**Kutipan Teks:**
++++++++++++++++++++

Kemenlu: 300 WNI Diduga Disekap di Riyadh, Arab Saudi

id WNI DISEKAP ARAB

Ini sebuah tindakan kriminal. Pemerintah Indonesia dan Arab Saudi berkomitmen bekerja sama untuk menyelesaikan masalah ini
Mataram (Antara NTB) - Direktur Perlindungan Warga Negara Indonesia dan Badan Hukum Indonesia Kementerian Luar Negeri (Kemenlu) Lalu Muhammad Iqbal mengungkapkan ada 300 warga negara Indonesia yang diduga disekap di Riyadh, Arab Saudi.

"Ada 300-an orang yang diduga disekap di Riyadh," kata Iqbal di Mataram.

Ia mengatakan, dari 300 WNI yang diduga disekap di Riyadh, Arab Saudi, itu berprofesi sebagai TKI. Bahkan di antaranya berasal dari Provinsi Nusa Tenggara Barat (NTB).

"Kita masih mencari tahu dulu keberadaan mereka dimana," ujarnya.

Iqbal menjelaskan pihaknya mendapat laporan dugaan WNI disekap ini sudah dua minggu lalu dan saat ini kasusnya sudah dilaporkan ke KBRI di Riyadh.

"Saat ini sudah ditangani KBRI di Riyadh," ujarnya.

Ia mengakui, dari isu yang beredar para WNI ini diduga disiksa. Namun, terkait benar atau tidaknya informasi itu masih dalam pendalaman pihak KBRI di Riyadh.

"Ini residu dari persoalan TKI yang nonprosedural yang muncul belakangan ini sehingga kita tidak bisa pantau keberadaan mereka. Kita tahu keberadaan mereka setelah ada permasalahan," jelasnya.

++++++++++++++++++++

**Isi Data:**
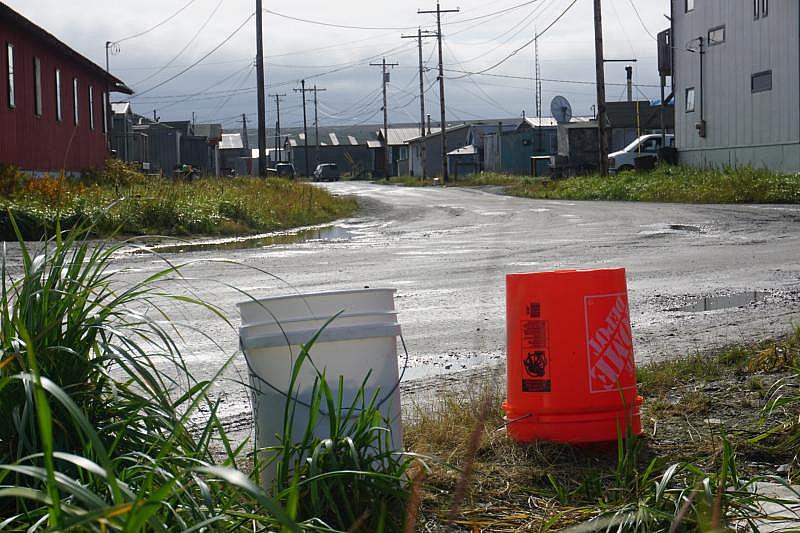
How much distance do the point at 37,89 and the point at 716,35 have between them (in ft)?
71.7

++++++++++++++++++++

**Tugas Anda:**
Ubah "dua minggu" menjadi "tiga minggu" pada bagian berita tentang WNI yang disekap di Riyadh antara "Iqbal menjelaskan pihaknya" dan "pihak KBRI di Riyadh.", termasuk kedua ujungnya, lalu tuliskan bagian itu. Materi ini sama sekali tidak dipakai di sini.

**Hasil Latihan:**
Iqbal menjelaskan pihaknya mendapat laporan dugaan WNI disekap ini sudah tiga minggu lalu dan saat ini kasusnya sudah dilaporkan ke KBRI di Riyadh.

"Saat ini sudah ditangani KBRI di Riyadh," ujarnya.

Ia mengakui, dari isu yang beredar para WNI ini diduga disiksa. Namun, terkait benar atau tidaknya informasi itu masih dalam pendalaman pihak KBRI di Riyadh.